Julian is always good at reading the room. He's so observant, it's scary, he shrugs.
"He's a good person." He nods. "I trust him if you're worried. Like I think he's worth it."
That sounds like, "You like him?" I remember to ask.
"I liked him." He shrugged. Left it at that.
"I love Paul." He smiles, it's a sad smile.
"But-"
He squeezes his eyes shut. "I've been texting Isaiah."
"Isaiah?"
It's weird, the way he looks at me then and I wonder if I've said it some other way. I didn't mean anything by it. We all did questionable things sometimes, he wasn't tied down.
"Yeah." Julian's blushing. "It's like... normal."
"Normal?"
Jules scoffs. "You're just gonna repeat everything I say?"
"And what about it?"
He frowns. Something's on his chest, it's causing him to worry, whatever it is.
He tries to bury himself in the couch, maybe so I wouldn't hear.
"He texted me a few times after I saw him at Paul's place and he asked to meet for coffee. And we did, and we have been and I feel awful."
"You're single." I remind.
"I'm not single. Like, we all know I'm not single. It's complicated."
Here we go again.
I tried not to sound annoyed. I really did. "Stop letting him fuck with you like that."
"Benji-"
"I'm sick of watching you wade through the bullshit."
"And I'm sick of everyone acting like I don't have any thoughts of my own." He laughs, "I know what I'm doing.
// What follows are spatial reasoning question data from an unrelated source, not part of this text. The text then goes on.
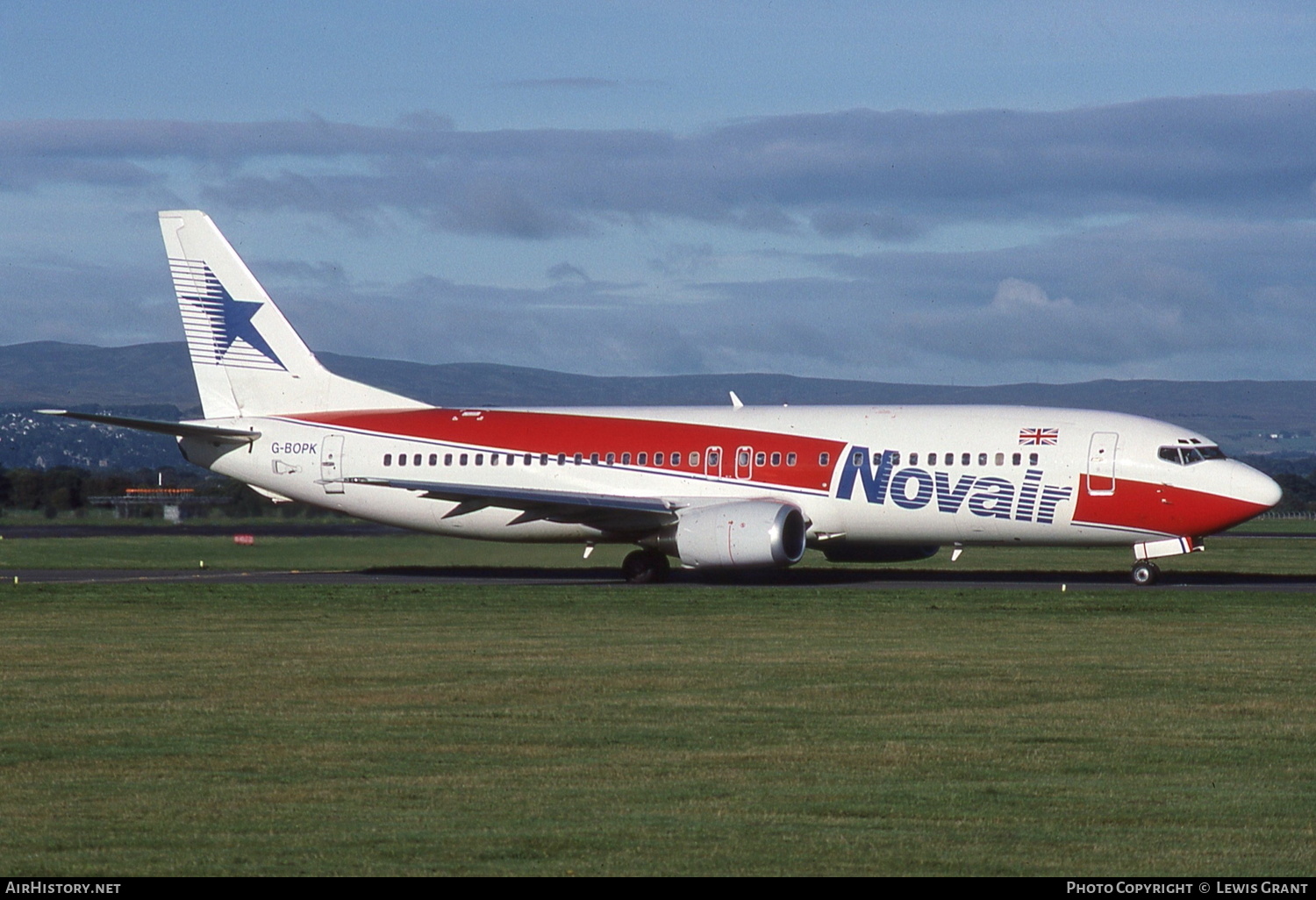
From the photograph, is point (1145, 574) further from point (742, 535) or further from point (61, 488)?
point (61, 488)

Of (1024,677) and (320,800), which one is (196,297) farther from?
(320,800)

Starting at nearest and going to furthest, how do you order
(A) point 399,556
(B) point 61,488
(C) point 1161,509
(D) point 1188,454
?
(C) point 1161,509, (D) point 1188,454, (A) point 399,556, (B) point 61,488

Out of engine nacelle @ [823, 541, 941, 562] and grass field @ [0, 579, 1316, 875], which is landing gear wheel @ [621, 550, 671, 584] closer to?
engine nacelle @ [823, 541, 941, 562]

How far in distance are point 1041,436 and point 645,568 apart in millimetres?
9842

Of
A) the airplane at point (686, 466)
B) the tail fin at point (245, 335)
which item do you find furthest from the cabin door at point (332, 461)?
the tail fin at point (245, 335)

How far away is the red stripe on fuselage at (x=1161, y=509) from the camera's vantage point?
124ft

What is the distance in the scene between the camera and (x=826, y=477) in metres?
40.4

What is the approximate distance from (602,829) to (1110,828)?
343 cm

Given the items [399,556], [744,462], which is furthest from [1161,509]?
[399,556]

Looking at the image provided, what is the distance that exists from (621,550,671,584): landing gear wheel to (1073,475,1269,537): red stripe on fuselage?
995cm

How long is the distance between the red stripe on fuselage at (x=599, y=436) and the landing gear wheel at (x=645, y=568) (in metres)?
2.13

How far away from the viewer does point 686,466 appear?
42.0 meters

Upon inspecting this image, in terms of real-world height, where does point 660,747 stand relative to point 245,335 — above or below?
below
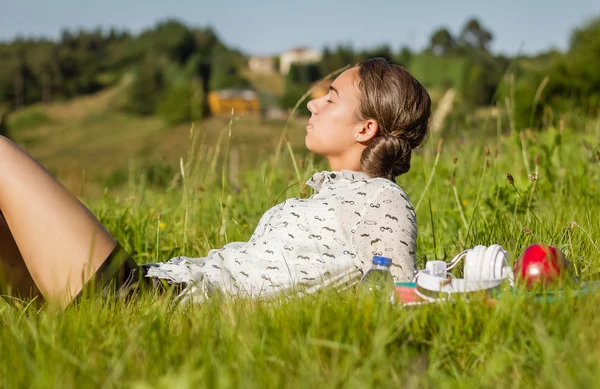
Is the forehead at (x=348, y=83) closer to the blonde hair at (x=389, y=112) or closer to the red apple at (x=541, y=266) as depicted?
the blonde hair at (x=389, y=112)

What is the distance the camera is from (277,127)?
74.3 metres

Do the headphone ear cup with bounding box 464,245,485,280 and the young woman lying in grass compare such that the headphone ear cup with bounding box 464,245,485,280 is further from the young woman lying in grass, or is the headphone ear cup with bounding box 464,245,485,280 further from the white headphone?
the young woman lying in grass

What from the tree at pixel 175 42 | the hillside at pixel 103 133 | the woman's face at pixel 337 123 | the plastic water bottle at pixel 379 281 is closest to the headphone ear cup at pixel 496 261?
the plastic water bottle at pixel 379 281

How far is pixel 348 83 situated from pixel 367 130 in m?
0.21

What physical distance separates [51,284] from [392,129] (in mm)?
1331

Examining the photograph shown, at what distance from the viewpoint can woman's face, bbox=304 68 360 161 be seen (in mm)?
2561

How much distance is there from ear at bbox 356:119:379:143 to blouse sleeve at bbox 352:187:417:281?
0.31 metres

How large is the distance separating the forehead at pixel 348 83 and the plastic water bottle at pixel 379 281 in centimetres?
79

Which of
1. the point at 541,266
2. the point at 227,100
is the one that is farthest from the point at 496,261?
the point at 227,100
It's not your place to tell me how to operate in my relationship, Benji."
"Julian, that's not what I said."
"It's my choice." He nods. "I choose Paul..."
"Talk to him."
If he recovers.
I don't wanna say it, it lingers in the air. It's the elephant in the room. Paul's unpredictable and Jules is overcompensating and as his friend I want him to be free from that. He feels awful, I can tell. I'm trying to change the subject and release some of that tension stuck inside him.
Instead of anything productive... I say, "I think I wanna fuck Wren."
Silence.
Then Jules is laughing, giggling over his hands, full-on turning to me and letting out a guffaw that takes up the whole room. It's contagious.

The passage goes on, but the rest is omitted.